I pointed at the laptop. “See if you can get into the U.S. Marshals Service witness protection database.”
“Let’s see.”
More clicking and typing.
“There,” he said. “What do you need?”
“Buford Overbee. That would be the witness’s new identity.”
Click, click, tap, tap. “This the guy? I found him in the archives.”
The screen showed front and side mug shots of Buford from about ten years ago accompanied by his description, rap sheet, and notes about his case. The physical description was about right. His hair in the photos was darker with touches of gray, and his name had been Anthony Curro. His street name was “Collector.”
His rap sheet had countless minor offenses: extortion, assault, witness tampering, and the like. No convictions, though. The last charge was the big one. Murder. One dead drug dealer to account for. He had made a deal to roll on his bosses for the feds, and they lowered the charges.
The notes said that they had had an open-and-shut case with possible death penalty implications. But because the victim had been a drug dealer, they pled it down to a charge that drew time served and put Buford in witness protection.
A final notation said that Anthony Curro aka Buford Overbee aka “Collector” was no longer an active case. He had opted out of witness protection about five years ago.
Chapter 5
The northeast quadrant of Delbert Falls was the fashionable part of town. Upscale residences, large houses, even some mansions in the Heights; the town center with the county courthouse, the city police department, and city government buildings; expensive restaurants and hotels; and fashionable shopping malls catering to the more affluent citizenry. I had worked at police headquarters there when I was on the force. The Heights were uptown.
I drove north to the Interstate then a few miles east across the railroad tracks and took the exit for the Heights.

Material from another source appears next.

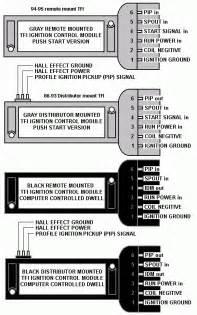 pip sensor help ford mustang forums corral net mustang forum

A few miles to the north and I was in the Heights. A few more miles and I turned in and stopped at the guarded gate that protected residents of the Tall Oaks subdivision from invasion of the riff-raff.
The gatekeeper was an elderly fellow in a clean, pressed uniform that didn’t fit. The stitched-on name tag said, “Bob.” I wondered whether he was Bob or just wearing Bob’s uniform.

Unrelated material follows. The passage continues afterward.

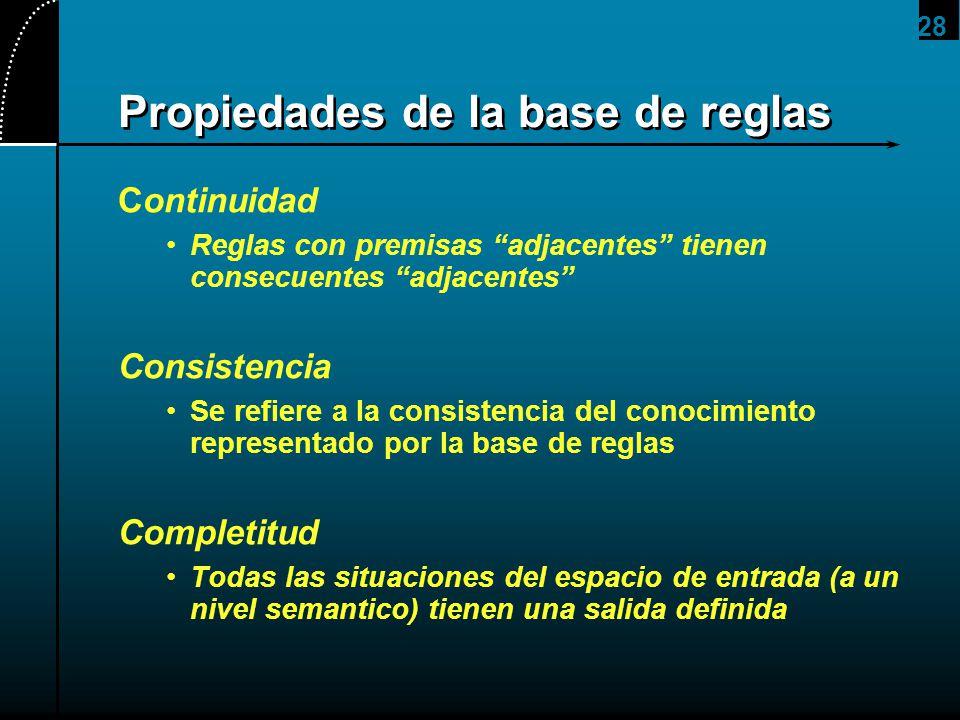 28 Propiedades de la base de reglas Continuidad Reglas con premisas adjacentes tienen consecuentes adjacentes Consistencia Se refiere a la consistenci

He came out of his guard shack and went behind my car with a clipboard. He looked at my license plate and then at the clipboard.
He came to the driver’s side of the car and asked, “May I help you?”
Why do people always ask that when what they really mean is, “Who the hell are you, and what the fuck are you doing here?”
So I said, “Yes you may. Open the gate.”
Apparently Bob had expected a different answer. He glared at me and looked at my car, a nine year old compact station wagon with faded paint and, if you looked inside, worn upholstery and trash on the seats and floorboards. And if you didn’t look inside too. Bob looked inside.
“What is your business here, sir?”
“Just that, Bob. My business.”
“Who do you wish to see? I’ll call and ask whether you are allowed into the compound.”